The Cosmic Baseball Association began in 1981 when Andrew Lampert pondered the glut of cultural, historical, and biographical factoids he'd accumulated from years of living in the 20th century. How can anyone manage all that information? What's it all mean, anyway? Fifteen years later, he might have used a database to make sense of it; fortunately, he hit upon a far more engaging structural metaphor.
Since teams are a central structural concept, most CBA teams are chosen thematically. For example, the flagship Paradise Pisces squad (Anais Nin, field manager) includes only people born between February 19 and March 20. Nonhuman players are not excluded from competition, however: Teams past and present include the Sweeptown Curves (mathematical formulae), the Ridertown Tarotians (major arcana tarot cards), the Franklinton Zappas (the composer's first 25 albums), and the Martian Kinotypes (movies about the Red Planet).
Each team has at least 24 players, including a pitching staff of ten. Each prospect enters the league with a randomly generated Candidate Player Profile simulating 500 plate appearances. Prospects that score well in that Player Profile are assigned positions and given rookie profiles based on first-year data from 1952 to 1992. Prospects that don't score well are passed to the Candidate Pitcher Profile, which assigns each entity an ERA of 3.51 and simulates 175 innings pitched to determine their throwing potential.
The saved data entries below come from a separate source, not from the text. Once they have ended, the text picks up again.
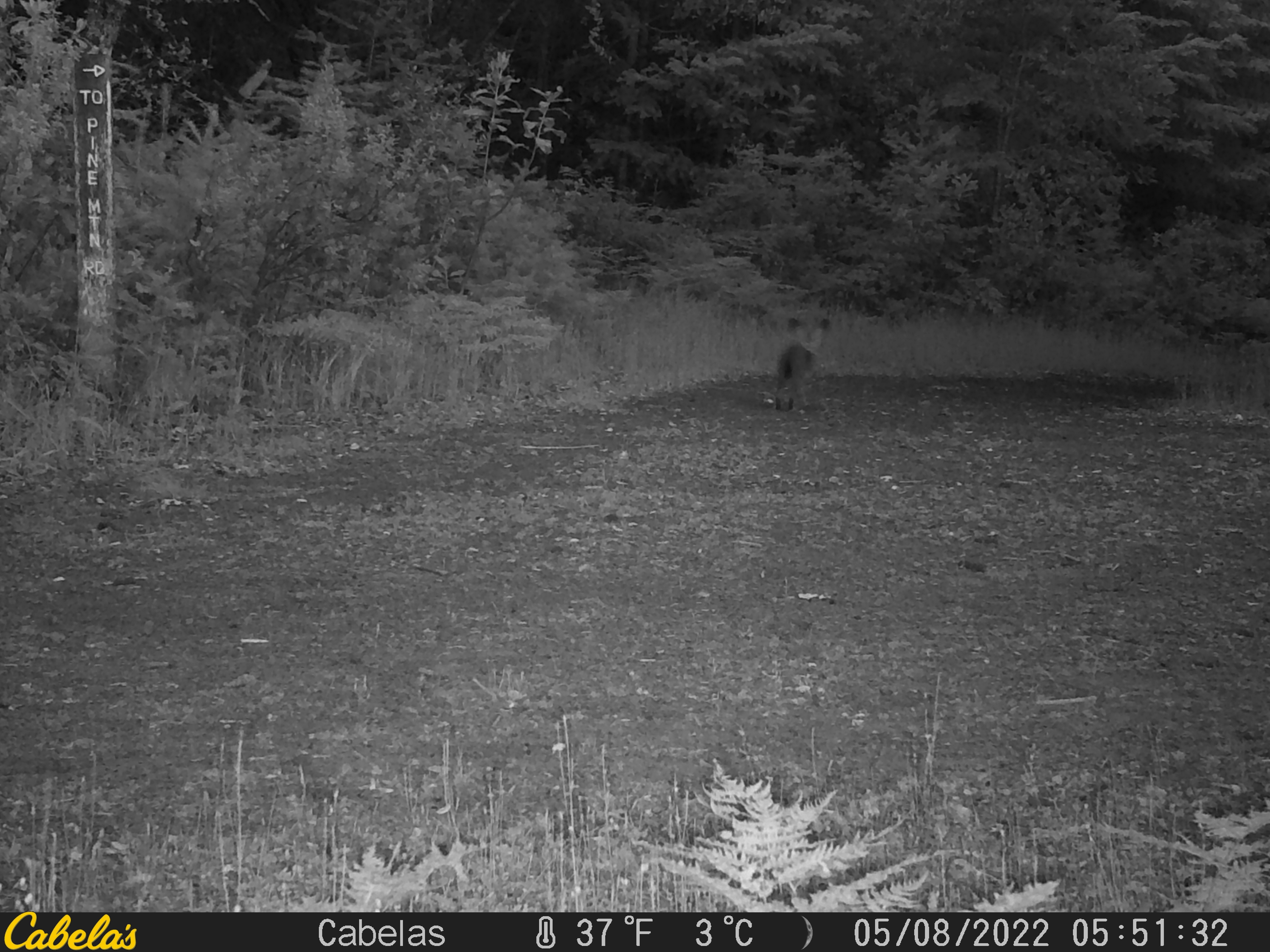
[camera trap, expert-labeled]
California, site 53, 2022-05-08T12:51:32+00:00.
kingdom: Animalia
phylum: Chordata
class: Mammalia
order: Lagomorpha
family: Leporidae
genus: Lepus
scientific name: Lepus californicus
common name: black-tailed jackrabbit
All players accumulate stats over a lifetime of play, which takes place in a combination of off-the-shelf and homegrown software. (There are, nonetheless, regular requests for game tickets, a sign that the Net's irony level is dangerously low.) The software calculates player performance as well as random factors such as injuries and "eccentric behavior." Over time players may retire, shift into management (the Pisces' Nin pitched for 12 years with a lifetime ERA of 3.52—Stan Williams, are you listening?—before ascending to manager), or move into the front office.
The teams may seem whimsical, but this is serious ball: Recent debate over dropping the DH rule was lively, and player interactions include intra-club conflict and entrenched rivalries. "Commemorative plates" (Web pages devoted to one player, giving biographical information, links, and CBA stats) are also serious business for team creators. The beautiful part happens when you believe, when you can hold in your mind's eye both Hillary Rodham Clinton the First Lady and Hillary Rodham Clinton the starting second baseman for the Vestal Virgins—not to mention husband Bill, suspended from the CBA's Washington Presidents team for unethical behavior. Baseball is life, and art apotheosizes it.